Der alte Schneider wollte gerade etwas darauf sagen, als sein Blick sich veränderte und er hinter Kayne starrte. Auch der spürte plötzlich das Einsetzen von Kunst und als er sich umwandte, lag da das Bild. Für eine kurze Sekunde glaubte er, er hätte sich vielleicht nur eingebildet, es ihr geschenkt zu haben und dann glaubte er - was noch viel schrecklicher war - sie würde es ihm zurücksenden, weil sie es nicht haben wollte. Doch der Moment verging glücklicherweise, als die tiefrote Blüte daneben erschien, mitten zwischen den weißen zerknitterten Falten seiner Decke schwamm wie in einem Meer aus Milch...
Kayne leckte sich nervös über die Lippen. Zaghaft streckte er seine Sinne aus, konzentrierte sich und spürte dann Siandra in der Nähe.
"Oh, Dunkelheit, sie will mit mir reden! Sie will-" Alles andere war vergessen, Kayne wirbelte herum und stolperte die Treppen herunter, nur jede zweite Stufe nehmend. Er war schon fast bei der Tür als ihm aufging, dass er ja so unmöglich Siandra unter die Augen treten konnte. Er rannte ins Bad und kurze Zeit später hörte man das Plätschern von Wasser und irgendetwas Scheppern und viel Gefluche.
Als er wieder hinaushetzte, seine Haare rasch mit der Kunst trocknete, hielt ihm Hendrik bereits breit schmunzelnd, frische Kleidung entgegen.
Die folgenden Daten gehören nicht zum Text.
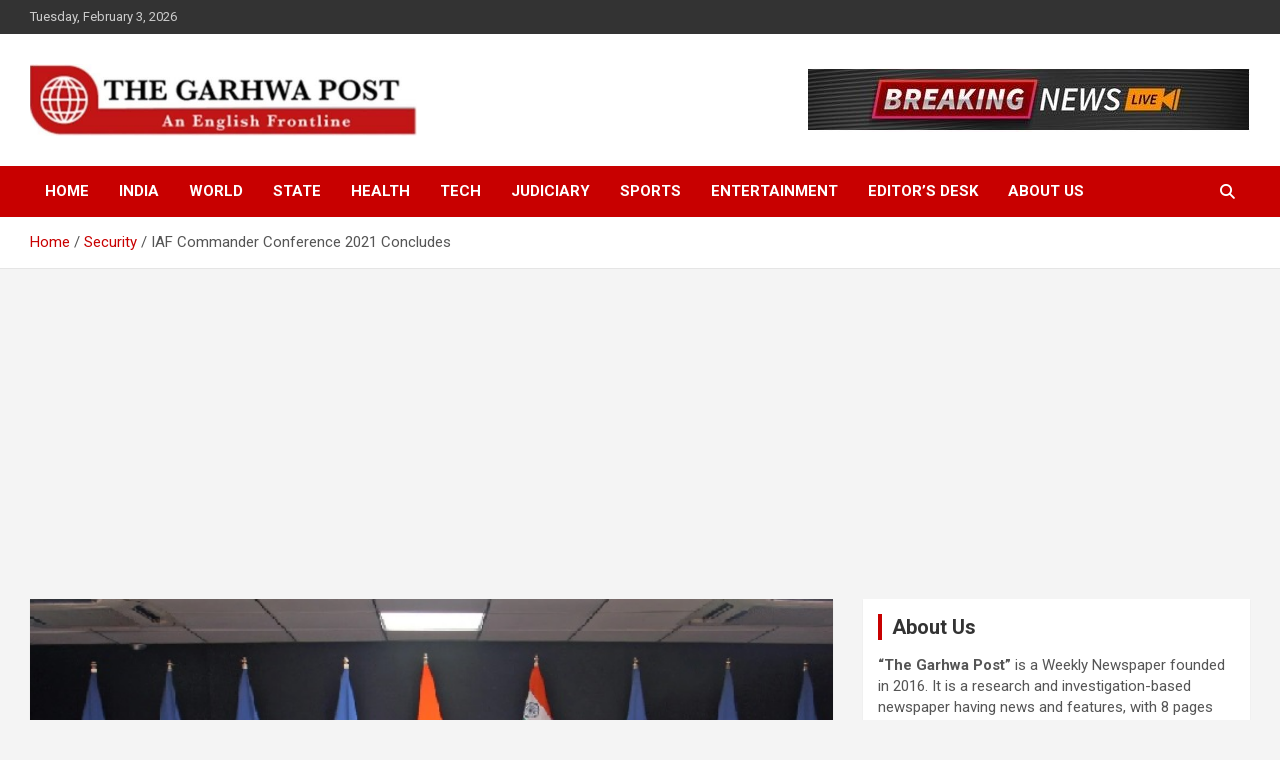

--- FILE ---
content_type: text/html; charset=utf-8
request_url: https://www.google.com/recaptcha/api2/aframe
body_size: 183
content:
<!DOCTYPE HTML><html><head><meta http-equiv="content-type" content="text/html; charset=UTF-8"></head><body><script nonce="k9xeCIPe87jbbB4F13Hh4w">/** Anti-fraud and anti-abuse applications only. See google.com/recaptcha */ try{var clients={'sodar':'https://pagead2.googlesyndication.com/pagead/sodar?'};window.addEventListener("message",function(a){try{if(a.source===window.parent){var b=JSON.parse(a.data);var c=clients[b['id']];if(c){var d=document.createElement('img');d.src=c+b['params']+'&rc='+(localStorage.getItem("rc::a")?sessionStorage.getItem("rc::b"):"");window.document.body.appendChild(d);sessionStorage.setItem("rc::e",parseInt(sessionStorage.getItem("rc::e")||0)+1);localStorage.setItem("rc::h",'1770114811099');}}}catch(b){}});window.parent.postMessage("_grecaptcha_ready", "*");}catch(b){}</script></body></html>

--- FILE ---
content_type: application/javascript; charset=utf-8
request_url: https://fundingchoicesmessages.google.com/f/AGSKWxWt4lZ03Ty9FM21SivoMG18u6Cyqvb7q0hbOu-on8xP-rnPwnthNOhhIKQNNlYkwab0VddLhsx4g1lXs8dlBV2_6VG7tUnb_qG8fzsOriiRF3V6DgIPfZERsTbXzUrhjNh6zEFqsqDbhqeDMaqowv81OtBIdaAaGjDXYzHA5_b7ov3-uuuTPa2DYEmE/_/ad/a.aspx?/hw-ads.,160x600;/cpx-ad./130x600.
body_size: -1285
content:
window['25e0cfcf-5285-4767-987a-d54fbec216e5'] = true;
"Nun mach schon, du Held."
Kayne schlüpfte in die Kleidung, eine dunkelblaue Hose und ein weißes Hemd, befürchtete dass Siandra schon die Geduld verloren hätte, doch sie war noch in der Nähe. Er rannte zur Türe, hielt dann aber wieder inne, was Hendrik dazu brachte mit den Augen zu rollen. "Was wenn... wenn sies beenden will?", schluckte er.
Der alte Schneider hinter ihm stöhnte auf und schlug sich gegen die Stirn. "Das will sie ganz sicher nicht. Geh endlich." Er schob Kayne halb zur Türe raus. "Ich hoffe, die Frau ist nicht so chaotisch wie du."
"Warte- ... was? Ich bin chaotisch?"
Dann stand Kayne schon vor der Schneiderei. Nervös fuhr er sich durchs Haar und ging in die Richtung wo er Siandra spürte. Lange mußte er dafür nicht suchen. Sie lag friedlich schlummernd in einem Boot in dem Kanal direkt vor der Schneiderei. Die Sonne beschien ihren wunderschönen Körper, sie hatte ein weißes Sommerkleid an und sah einfach malerisch aus. Vorsichtig setzte sich Kayne auf die Kanalmauer und blickte lächelnd zu ihr hinunter, auch jetzt durchströmte ihm bei ihrem Anblick seine Liebe zu ihr, er konnte sich einfach nicht helfen.
"Siandra... es tut mir so leid", sagte er ihr leise. Er liebte sie doch so sehr. Es durfte nicht vorbei sein, nur weil er einen einzigen furchtbaren Fehler gemacht hatte.